[Extracted data entries]
——

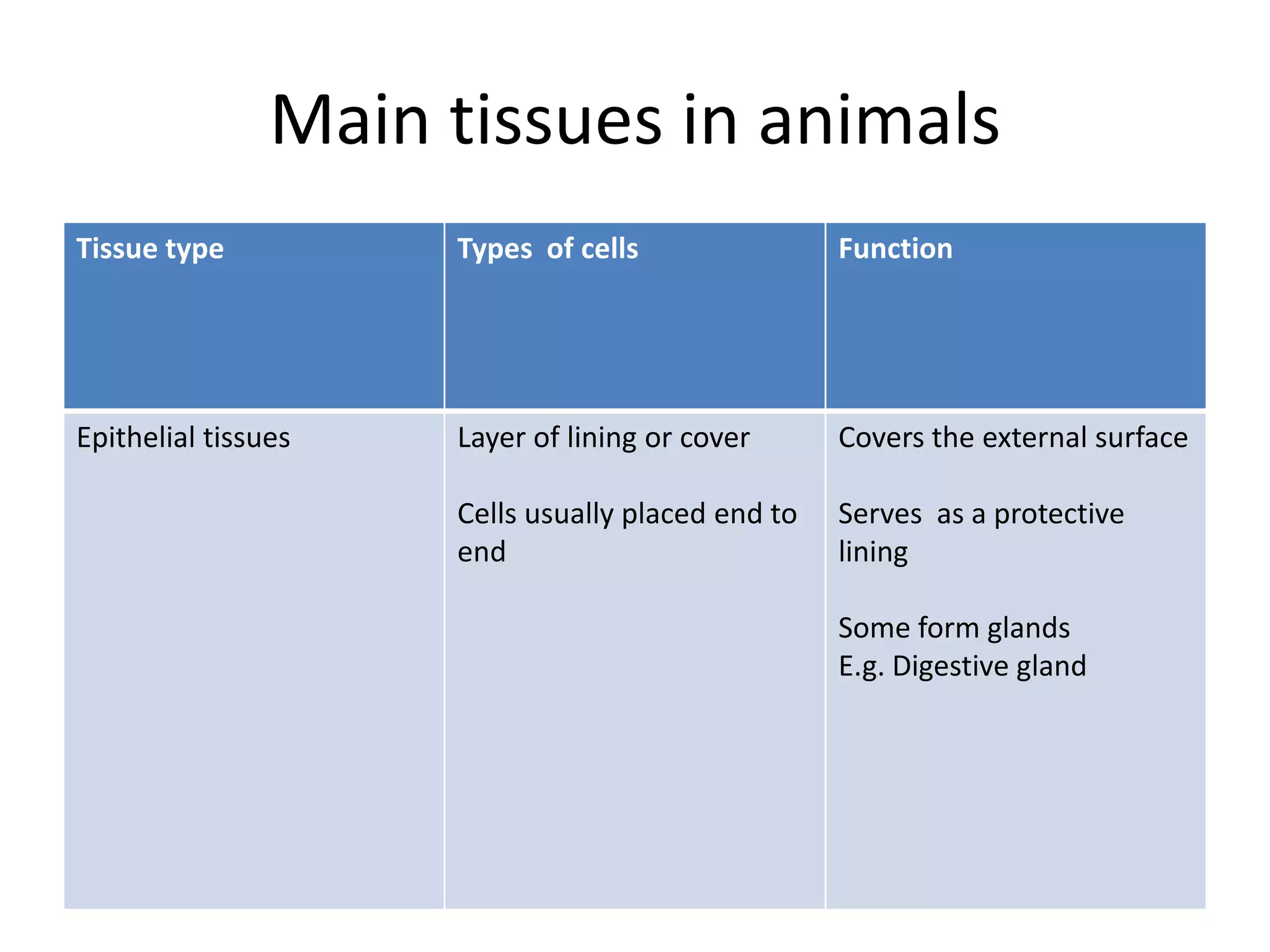 Main tissues in animals

| Tissue type | Types of cells | Function |
|---|---|---|
| Epithelial tissues | Layer of lining or cover<br><br>Cells usually placed end to end | Covers the external surface<br><br>Serves as a protective lining<br><br>Some form glands<br>E.g. Digestive gland |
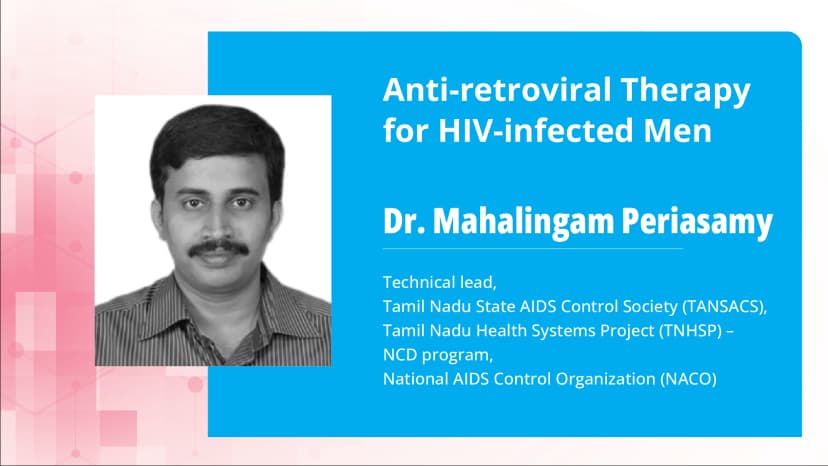 Anti-retroviral Therapy for HIV-infected Men

Dr. Mahalingam Periasamy

Technical lead,
Tamil Nadu State AIDS Control Society (TANSACS),
Tamil Nadu Health Systems Project (TNHSP) – NCD program,
National AIDS Control Organization (NACO)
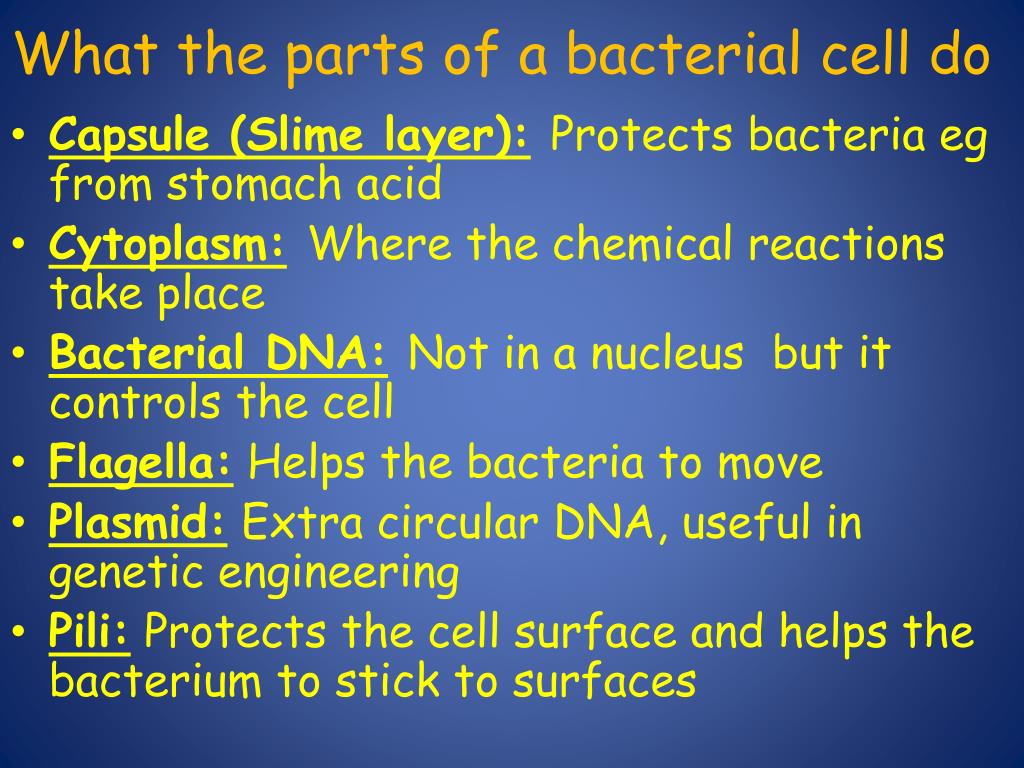 What the parts of a bacterial cell do

• Capsule (Slime layer): Protects bacteria eg from stomach acid
• Cytoplasm: Where the chemical reactions take place
• Bacterial DNA: Not in a nucleus but it controls the cell
• Flagella: Helps the bacteria to move
• Plasmid: Extra circular DNA, useful in genetic engineering
• Pili: Protects the cell surface and helps the bacterium to stick to surfaces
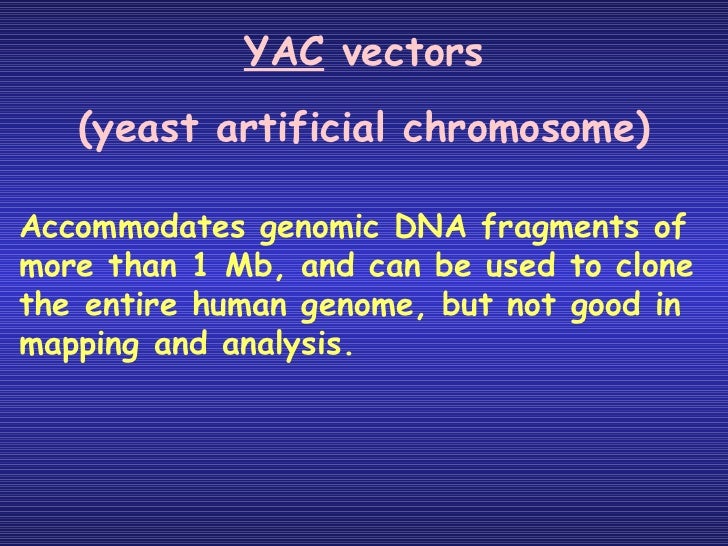 YAC vectors

(yeast artificial chromosome)

Accommodates genomic DNA fragments of more than 1 Mb, and can be used to clone the entire human genome, but not good in mapping and analysis.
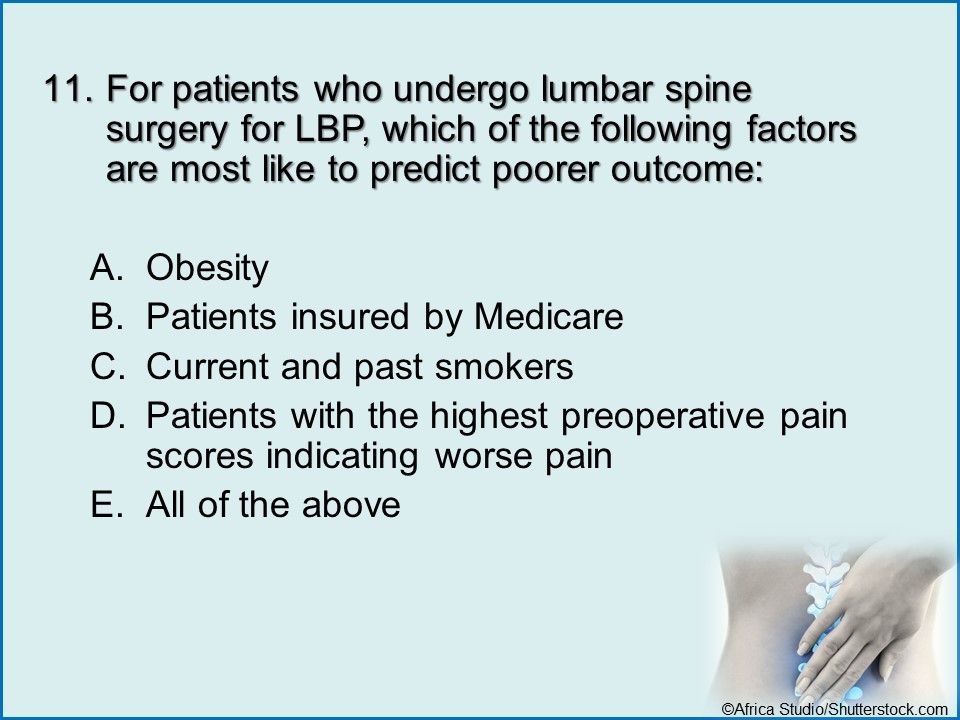 11. For patients who undergo lumbar spine surgery for LBP, which of the following factors are most like to predict poorer outcome:

A. Obesity
B. Patients insured by Medicare
C. Current and past smokers
D. Patients with the highest preoperative pain scores indicating worse pain
E. All of the above

©Africa Studio/Shutterstock.com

——

Problem to work on> Report back each line of the entries that holds the string "Tamil".

Answer for the task>
Tamil Nadu State AIDS Control Society (TANSACS),
Tamil Nadu Health Systems Project (TNHSP) – NCD program,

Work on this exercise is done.